▸ **Task objective**: Type out every line below exactly as it reads.

▸ **Source data**:
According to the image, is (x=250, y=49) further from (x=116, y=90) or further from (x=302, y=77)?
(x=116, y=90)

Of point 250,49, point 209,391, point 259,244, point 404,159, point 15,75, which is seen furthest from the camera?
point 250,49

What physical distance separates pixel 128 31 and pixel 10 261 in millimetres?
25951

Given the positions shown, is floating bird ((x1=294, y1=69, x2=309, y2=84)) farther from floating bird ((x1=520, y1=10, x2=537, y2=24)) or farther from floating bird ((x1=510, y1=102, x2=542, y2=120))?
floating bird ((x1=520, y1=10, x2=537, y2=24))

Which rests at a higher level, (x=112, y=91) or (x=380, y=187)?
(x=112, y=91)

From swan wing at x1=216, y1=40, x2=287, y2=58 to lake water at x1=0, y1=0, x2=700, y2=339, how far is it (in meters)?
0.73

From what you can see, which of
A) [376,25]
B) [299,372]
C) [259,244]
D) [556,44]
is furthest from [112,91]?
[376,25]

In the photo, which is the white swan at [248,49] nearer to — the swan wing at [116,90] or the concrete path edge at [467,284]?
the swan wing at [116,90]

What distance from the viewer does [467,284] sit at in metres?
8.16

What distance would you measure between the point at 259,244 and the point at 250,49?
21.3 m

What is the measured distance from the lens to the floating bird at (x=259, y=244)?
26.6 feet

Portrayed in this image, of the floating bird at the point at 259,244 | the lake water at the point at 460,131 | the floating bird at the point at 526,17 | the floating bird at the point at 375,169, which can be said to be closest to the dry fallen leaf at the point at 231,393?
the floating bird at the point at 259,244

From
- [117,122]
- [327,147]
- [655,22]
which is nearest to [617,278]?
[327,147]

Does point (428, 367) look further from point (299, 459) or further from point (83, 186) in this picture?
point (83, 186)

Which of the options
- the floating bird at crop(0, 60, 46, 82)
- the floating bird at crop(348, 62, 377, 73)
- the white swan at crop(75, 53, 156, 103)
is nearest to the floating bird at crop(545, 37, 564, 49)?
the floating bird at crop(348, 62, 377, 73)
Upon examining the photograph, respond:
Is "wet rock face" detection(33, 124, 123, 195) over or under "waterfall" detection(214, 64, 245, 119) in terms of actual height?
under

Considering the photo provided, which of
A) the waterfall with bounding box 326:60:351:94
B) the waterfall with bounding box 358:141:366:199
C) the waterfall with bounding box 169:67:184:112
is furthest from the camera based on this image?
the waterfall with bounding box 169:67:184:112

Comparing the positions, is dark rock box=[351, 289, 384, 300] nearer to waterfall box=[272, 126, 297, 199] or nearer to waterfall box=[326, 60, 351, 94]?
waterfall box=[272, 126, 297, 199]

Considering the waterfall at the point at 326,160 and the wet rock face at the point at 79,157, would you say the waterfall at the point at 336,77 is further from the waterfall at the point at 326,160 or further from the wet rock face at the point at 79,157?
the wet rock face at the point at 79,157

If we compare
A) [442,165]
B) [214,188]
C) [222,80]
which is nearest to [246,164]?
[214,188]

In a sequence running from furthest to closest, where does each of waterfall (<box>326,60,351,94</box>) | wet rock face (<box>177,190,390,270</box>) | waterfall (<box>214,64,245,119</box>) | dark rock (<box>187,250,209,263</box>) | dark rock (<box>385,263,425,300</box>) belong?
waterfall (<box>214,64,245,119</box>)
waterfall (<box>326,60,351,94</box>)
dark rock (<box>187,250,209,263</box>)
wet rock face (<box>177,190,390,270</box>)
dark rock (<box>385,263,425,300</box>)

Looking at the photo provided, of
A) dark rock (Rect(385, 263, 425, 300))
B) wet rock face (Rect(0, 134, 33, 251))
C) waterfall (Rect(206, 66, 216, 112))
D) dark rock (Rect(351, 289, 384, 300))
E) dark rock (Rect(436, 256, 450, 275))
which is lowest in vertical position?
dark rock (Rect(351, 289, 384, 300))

▸ **Task result**:
According to the image, is (x=250, y=49) further from (x=116, y=90) or further from (x=302, y=77)?
(x=116, y=90)

Of point 250,49, point 209,391, point 259,244, point 404,159, point 15,75, which is seen furthest from the camera?
point 250,49

What physical distance separates pixel 128 31 and pixel 10 261 in millimetres?
25951

Given the positions shown, is floating bird ((x1=294, y1=69, x2=309, y2=84)) farther from floating bird ((x1=520, y1=10, x2=537, y2=24)) or farther from floating bird ((x1=510, y1=102, x2=542, y2=120))?
floating bird ((x1=520, y1=10, x2=537, y2=24))

Which rests at a higher level, (x=112, y=91) or (x=380, y=187)?
(x=112, y=91)

From swan wing at x1=216, y1=40, x2=287, y2=58 to lake water at x1=0, y1=0, x2=700, y2=339, how far is it (in meters)?
0.73

From what you can see, which of
A) [376,25]
B) [299,372]
C) [259,244]
D) [556,44]
is furthest from [112,91]?
[376,25]

In the photo, which is the white swan at [248,49] nearer to — the swan wing at [116,90] or the concrete path edge at [467,284]?
the swan wing at [116,90]

What distance from the viewer does [467,284] sit at in metres?
8.16

What distance would you measure between the point at 259,244 and the point at 250,49?
21.3 m

What is the measured distance from the lens to the floating bird at (x=259, y=244)?
26.6 feet

Portrayed in this image, of the floating bird at the point at 259,244 | the lake water at the point at 460,131 | the floating bird at the point at 526,17 | the floating bird at the point at 375,169, which can be said to be closest to the dry fallen leaf at the point at 231,393?
the floating bird at the point at 259,244

From
- [117,122]
- [327,147]
- [655,22]
which is nearest to [617,278]?
[327,147]

Does point (428, 367) look further from point (299, 459) or further from point (83, 186) in this picture?
point (83, 186)

Which of the options
- the floating bird at crop(0, 60, 46, 82)
- the floating bird at crop(348, 62, 377, 73)
- the white swan at crop(75, 53, 156, 103)
is nearest to the floating bird at crop(545, 37, 564, 49)?
the floating bird at crop(348, 62, 377, 73)
Upon examining the photograph, respond:
Is "wet rock face" detection(33, 124, 123, 195) over or under "waterfall" detection(214, 64, 245, 119) in terms of actual height?
under

Considering the photo provided, which of
A) the waterfall with bounding box 326:60:351:94
B) the waterfall with bounding box 358:141:366:199
C) the waterfall with bounding box 169:67:184:112
is furthest from the camera based on this image?
the waterfall with bounding box 169:67:184:112

Comparing the positions, is dark rock box=[351, 289, 384, 300] nearer to waterfall box=[272, 126, 297, 199] or nearer to waterfall box=[326, 60, 351, 94]?
waterfall box=[272, 126, 297, 199]

Considering the waterfall at the point at 326,160 and the wet rock face at the point at 79,157, would you say the waterfall at the point at 336,77 is further from the waterfall at the point at 326,160 or further from the wet rock face at the point at 79,157?
the wet rock face at the point at 79,157

If we compare
A) [442,165]
B) [214,188]
C) [222,80]
which is nearest to [246,164]?
[214,188]

In a sequence running from furthest to closest, where does each of waterfall (<box>326,60,351,94</box>) | wet rock face (<box>177,190,390,270</box>) | waterfall (<box>214,64,245,119</box>) | dark rock (<box>187,250,209,263</box>) | dark rock (<box>385,263,425,300</box>) belong?
waterfall (<box>214,64,245,119</box>)
waterfall (<box>326,60,351,94</box>)
dark rock (<box>187,250,209,263</box>)
wet rock face (<box>177,190,390,270</box>)
dark rock (<box>385,263,425,300</box>)

Looking at the photo provided, of
A) dark rock (Rect(385, 263, 425, 300))
B) wet rock face (Rect(0, 134, 33, 251))
C) waterfall (Rect(206, 66, 216, 112))
D) dark rock (Rect(351, 289, 384, 300))
E) dark rock (Rect(436, 256, 450, 275))
which is lowest in vertical position?
dark rock (Rect(351, 289, 384, 300))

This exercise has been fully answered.